Esta segunda-feira, os cerca de 14 milhões de eleitores registados elegeram, ainda, um novo Parlamento e os representantes regionais e locais.

Tratam-se das primeiras eleições desde a aprovação da nova Constituição, por referendo, em 2010.

Oito candidatos apresentaram-se na corrida às presidenciais.

Os resultados provisórios apontam para um avanço do até agora vice-primeiro-ministro, Uhuru Kenyatta, procurado pelo Tribunal Penal Internacional, sobre Raila Odinga, actual primeiro-ministro.

As eleições foram acompanhadas por mais de 20 mil observadores, e por milhares de polícias que não conseguiram evitar os episódios de violência.

A população aguarda com expectativa a divulgação dos resultados oficiais:

“Ontem havia uma certa tensão porque ouvimos dizer que algumas pessoas foram mortas, mas aos poucos o ambiente está a voltar à normalidade. As pessoas estão descontraídas e aguardam tranquilamente pelo resultado das eleições” afirma um homem.

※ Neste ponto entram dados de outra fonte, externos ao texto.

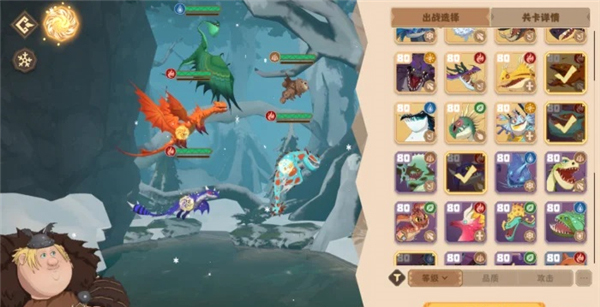 驯龙高手旅程游戏图片14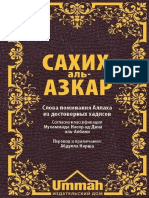 Cakhikh Al-Azkar - Sheykh Al-Albani Rus VK Com Istina Eto
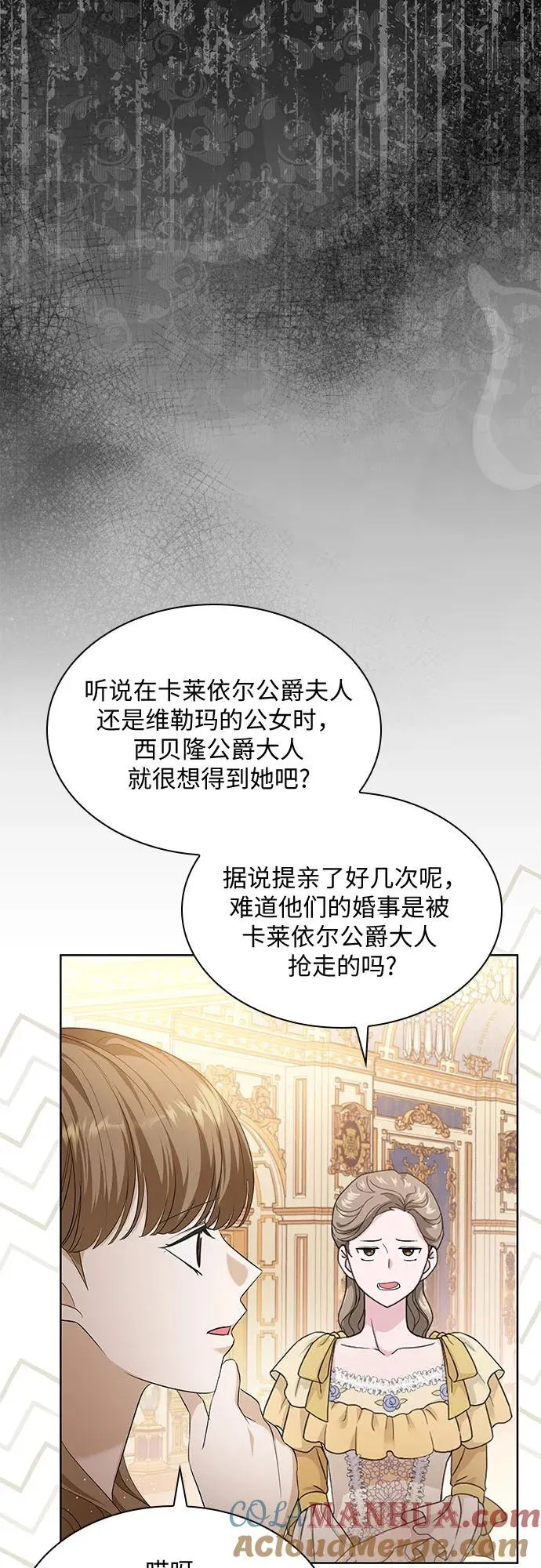 第23话9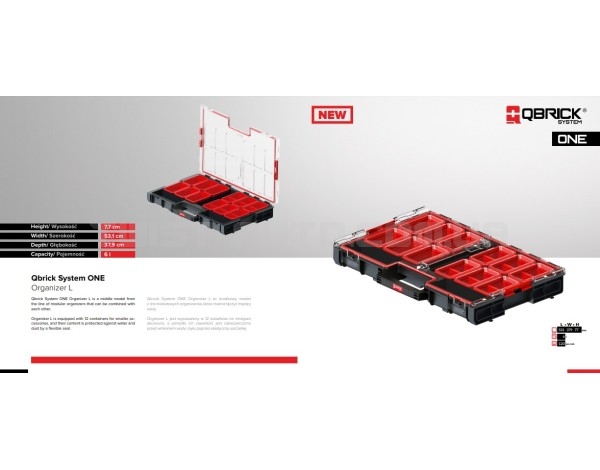 Ящик для інструментів QBRICK SYSTEM ONE L 2,0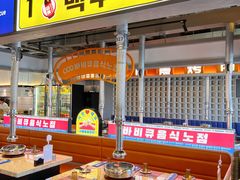 -首尔烤肉大排档(合生汇店)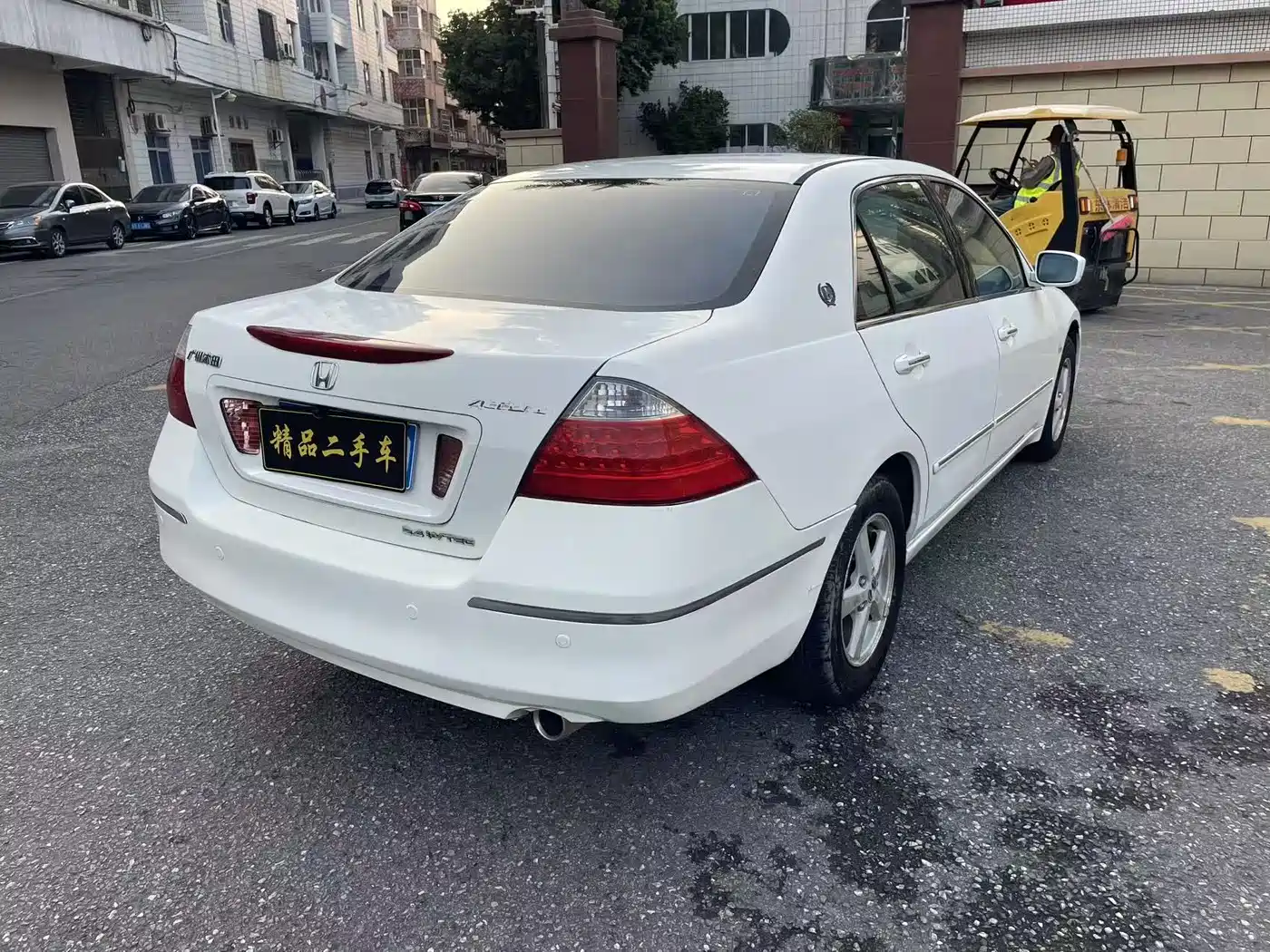 Honda Accord 2007 2007 2.4L Auto Luxury Classic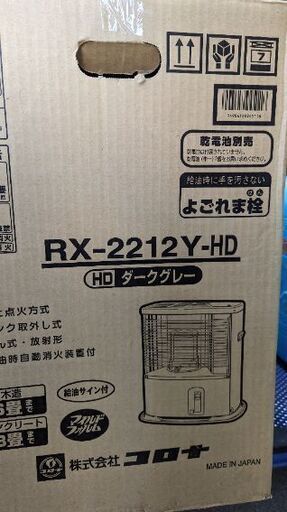 新品未使用です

“Até agora estou contente com o rumo das eleições. Com o facto de haver paz no Quénia. Espero apenas que o novo líder do país ajude a população” refere uma mulher.

Nas últimas eleições, em 2007, foram mortas mais de 1200 pessoas durante o período pós-eleitoral.

Na altura Kenyatta foi mesmo acusado pelo Tribunal Penal Internacional ter orquestrado a onde de violência no país. Odinga não chegou a ser indiciado pelo TPI ao contrário de alguns seus apoiantes mais próximos.